Am 14.5.1948 wurde das Land im Nahen Osten gegründet

Obwohl der 14. Mai 1948 als Tag der Gründung des modernen Staates Israel in die Geschichte eingegangen ist, wurde das siebzigste Jubiläum dort bereits vor gut zwei Wochen begangen – wegen des jüdischen Kalen­ders, der sich nach den Mondphasen richtet. Wie Bastian Berbner in seinem aufschlussreichen Dossier in der ZEIT schildert, ging der Unab­hängig­keits­erklärung durch David Ben-Gurion (Foto) in Tel Aviv eine jahr­zehnte­lange Entwicklung voraus, in deren Verlauf aus einzelnen jüdischen Siedlungen in der zunächst osmanischen Provinz Palästina ein Proto-Staat unter jü­di­scher Selbst­verwaltung heranwuchs. Mit der offi­ziellen Staats­gründung nach Abzug der nun britischen Besatzer war der Behauptungs­kampf der von Zionisten so lange herbei­gesehnten Nation aber noch lange nicht abgeschlossen – vielmehr dauert er im Nahen Osten bis heute an.

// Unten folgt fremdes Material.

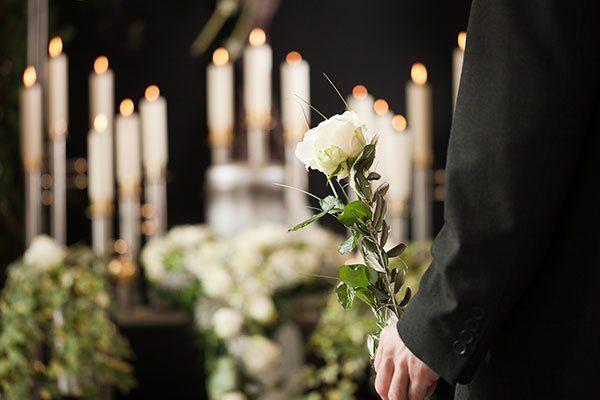 Il fondo candele accese e in primo piano una mano a sostenere una rosa bianca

Nach der Vertreibung aus dem „Heiligen Land“ lebten Juden jahr­hunderte­lang in welt­weiter Diaspora. Der Traum von der alten Heimat blieb vielen dennoch erhalten. Und wurde nicht zuletzt durch den sich bis ins Unvor­stell­bare steigernden Anti­semi­tismus des 20. Jahr­hunderts noch befeuert. Aber­tausende flohen aus ihren Gemeinden in Mittel- und Osteuropa vor dem Holocaust des Nazi­regimes – viele von ihnen fanden letztlich Zuflucht in Palästina.

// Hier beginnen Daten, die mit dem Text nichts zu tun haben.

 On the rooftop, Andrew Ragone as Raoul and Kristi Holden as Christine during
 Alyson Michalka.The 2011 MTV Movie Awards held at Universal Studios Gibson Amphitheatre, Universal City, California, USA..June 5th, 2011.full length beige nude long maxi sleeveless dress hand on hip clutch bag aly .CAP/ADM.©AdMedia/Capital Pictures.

Unsere kürzlich veröffent­lichte Verlags­nachricht stellt eine Auswahl von Stücken unserer Autor*innen vor, die verschie­denste Geschichten erzählen, die im heutigen oder noch ganz jungen Israel spielen oder Schick­sale aufzeigen, die sich im Vorfeld der Staats­gründung abspielten. Aus­einander­gerissene Familien kommen darin vor, Tod und Vernichtung, ja sogar die letzte Nacht des Organi­sators des Holocaust, Adolf Eichmann. Doch neben all dem gibt es auch die eher alltäglichen Sorgen eines Teen­agers mir Asperger-Syndrom, der im modernen Israel lebt und uns über all die Gräuel und die anhal­tenden Konflikte hinweg daran erinnert, dass dieser Staat, der in diesen Tagen sein Jubi­läum feiert, vor allem eins ist: die Heimat von Menschen.

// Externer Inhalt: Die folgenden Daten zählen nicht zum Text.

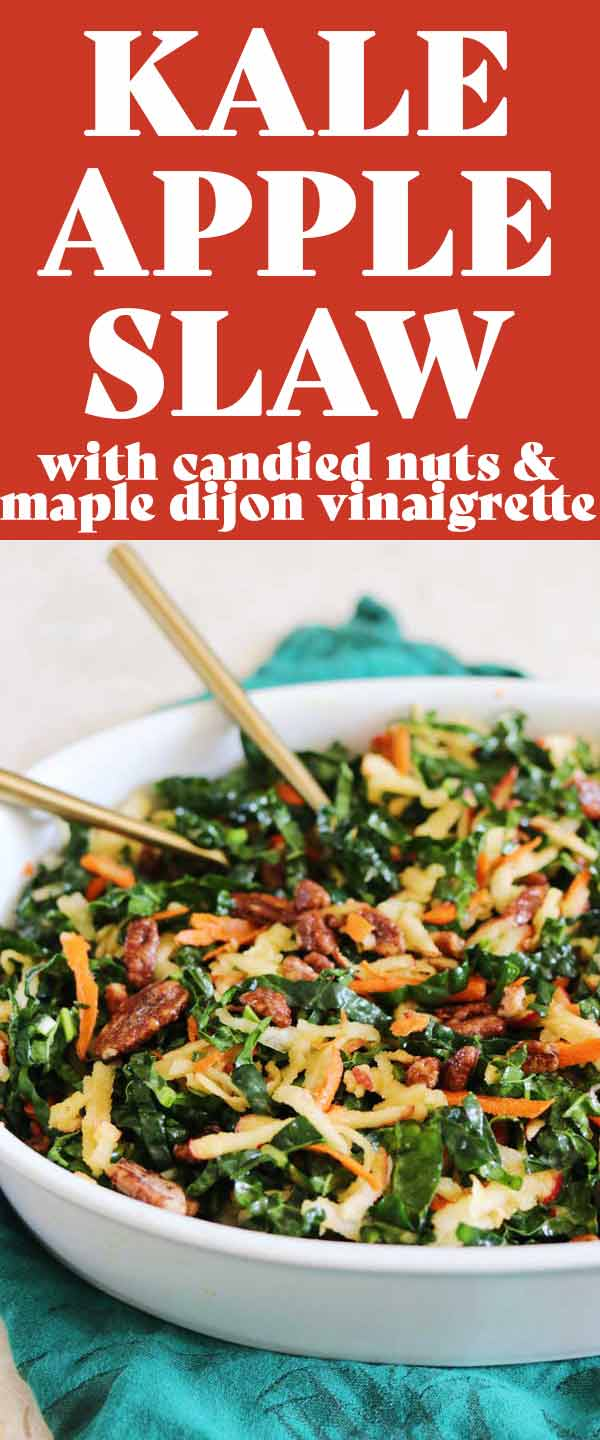 This Kale Apple Slaw is the perfect seasonal hearty green salad. Fresh lemony shredded kale is paired with apples and carrots then tossed in a sweet yet tangy maple dijon vinaigrette. The whole thing is topped which candied nuts for an added textural crunch. #fallfood #fallrecipes #kale #kalesalad #kaleslaw #heartygreens #fall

Obwohl es sich eigentlich um eine Verlags­nachricht für Junges Theater handelt, finden sich auch zwei Stücke darin, die eigentlich zum Schau­spiel gerechnet werden: Ali Jalalys Nathans Tod in Jerusalem und Moje Holka, Moje Holka von Amaranta Osorio und Itziar Pascual, das ganz neu im Verlags­programm ist.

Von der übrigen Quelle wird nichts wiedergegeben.